The midway was abuzz with a new promotion called “The World’s Largest Wedding”, conducted on the Giant Wheel with local radio station WBNS-FM – 97.1. The station ran a two-week promotion qualifying couples for a chance to renew their vows and a seat on the Giant Wheel. The couple in the cart at the bottom when the Wheel stopped received a honeymoon vacation.
Amusements Of America has provided the midway for the fair since 1993 and the fair is currently in the process of reviewing proposals from three carnivals, Amusements Of America, North American Midway Entertainment (N.A.M.E.) and Wade Shows to provide the midway at the fair in the future. One interesting aspect of the RFP is that it does not include a financial bid component. Monies paid to the fair for rides and concessions are listed in the RFP and the carnivals compete based upon the rides they will bring, their reputation and the experience and overall operation of the company. The fair will make a decision for the new carnival contract by the end of September.

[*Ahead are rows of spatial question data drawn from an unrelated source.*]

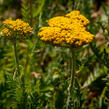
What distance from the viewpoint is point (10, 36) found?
1.85m

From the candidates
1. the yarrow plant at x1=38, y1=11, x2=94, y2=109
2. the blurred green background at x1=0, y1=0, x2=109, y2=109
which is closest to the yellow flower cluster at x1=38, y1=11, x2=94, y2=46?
the yarrow plant at x1=38, y1=11, x2=94, y2=109

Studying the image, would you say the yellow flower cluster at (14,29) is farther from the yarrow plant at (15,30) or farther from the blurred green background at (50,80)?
the blurred green background at (50,80)

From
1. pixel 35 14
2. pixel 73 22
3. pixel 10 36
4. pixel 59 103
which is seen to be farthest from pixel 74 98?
pixel 35 14

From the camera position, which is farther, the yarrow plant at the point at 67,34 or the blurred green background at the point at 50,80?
the blurred green background at the point at 50,80

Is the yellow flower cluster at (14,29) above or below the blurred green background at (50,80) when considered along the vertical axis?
above

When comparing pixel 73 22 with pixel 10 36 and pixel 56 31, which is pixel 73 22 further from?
pixel 10 36

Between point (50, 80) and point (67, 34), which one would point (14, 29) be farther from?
point (50, 80)

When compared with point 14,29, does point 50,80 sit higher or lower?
lower

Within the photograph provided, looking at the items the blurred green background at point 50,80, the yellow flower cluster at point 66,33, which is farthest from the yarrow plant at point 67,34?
the blurred green background at point 50,80

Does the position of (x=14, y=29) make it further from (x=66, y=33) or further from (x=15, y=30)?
(x=66, y=33)

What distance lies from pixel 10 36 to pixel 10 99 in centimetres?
118

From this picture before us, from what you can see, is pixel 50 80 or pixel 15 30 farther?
pixel 50 80

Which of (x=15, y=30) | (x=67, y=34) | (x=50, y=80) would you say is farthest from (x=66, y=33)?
(x=50, y=80)

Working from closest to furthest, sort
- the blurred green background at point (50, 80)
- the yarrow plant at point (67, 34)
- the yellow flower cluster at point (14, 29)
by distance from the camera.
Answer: the yarrow plant at point (67, 34) < the yellow flower cluster at point (14, 29) < the blurred green background at point (50, 80)
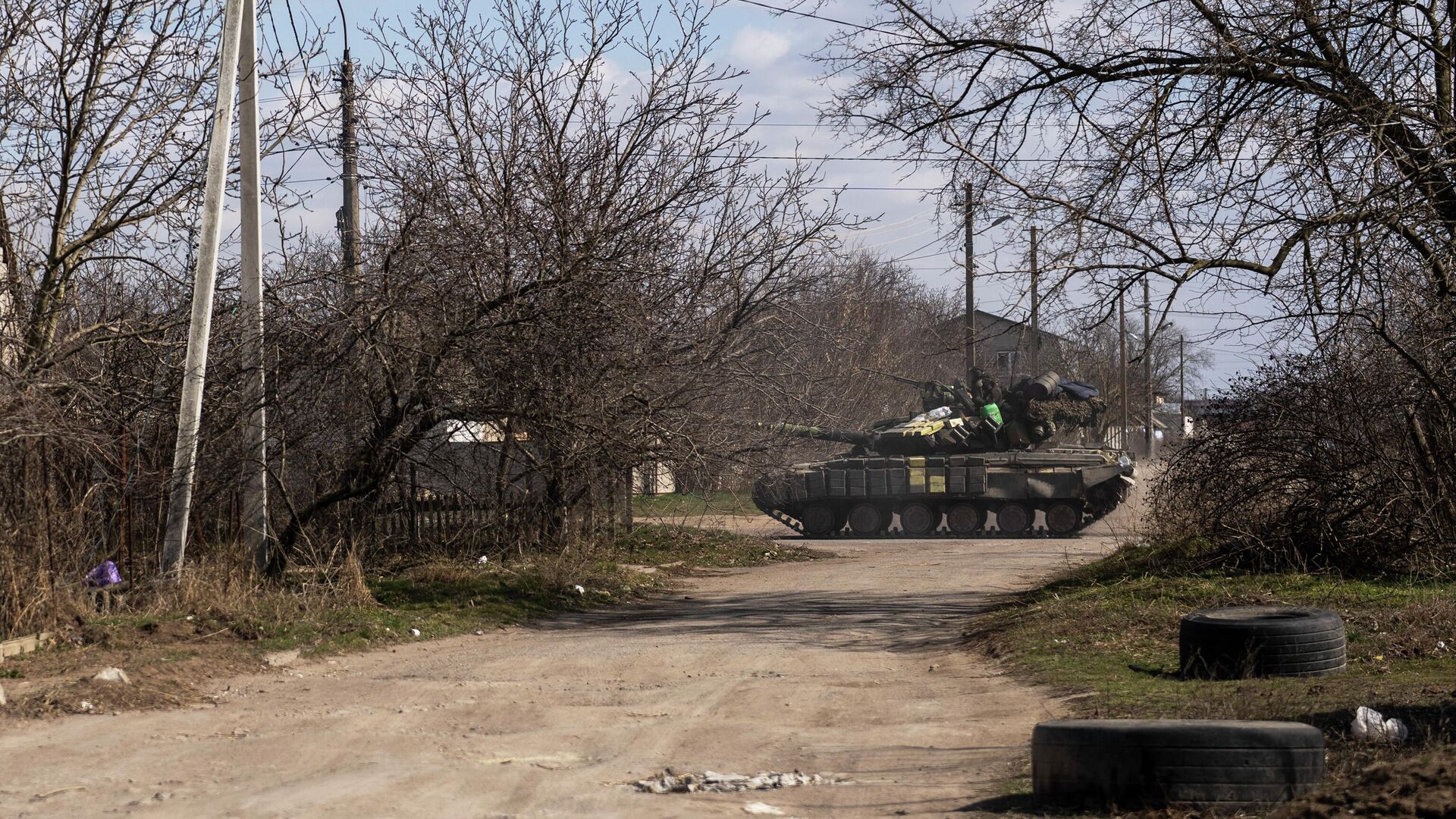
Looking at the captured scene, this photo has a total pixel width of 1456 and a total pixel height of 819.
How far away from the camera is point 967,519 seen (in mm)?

The Ohio State Fair is known for its large variety of food stands featuring 220 stands this year. Food vendors include Concessions by Cox, American Mid-East Dairy Association, Ohio Roast Corn, Hollman Concessions ( Kevin Koski ) with fried dough and corn dogs. Food stands pay a percentage to the fair and overall gross was down less than one percent, which was attributed to the extreme heat and humidity the first weekend.
Asked about the increasing competition for the entertainment dollar Minier said “we realize that the entertainment dollar and time is limited. We are in the business of providing an experience. Our goal is to provide a quality event at a great price. We offer numerous attractions... like the Butter Cow and ODNR Park, things you can only do or see at the Fair. So many people have great experiences and memories of the Fair and they want to share that with their family and friends. In addition to the quality of the event, we focus on value. The Fair is extremely affordable compared to other entertainment options.”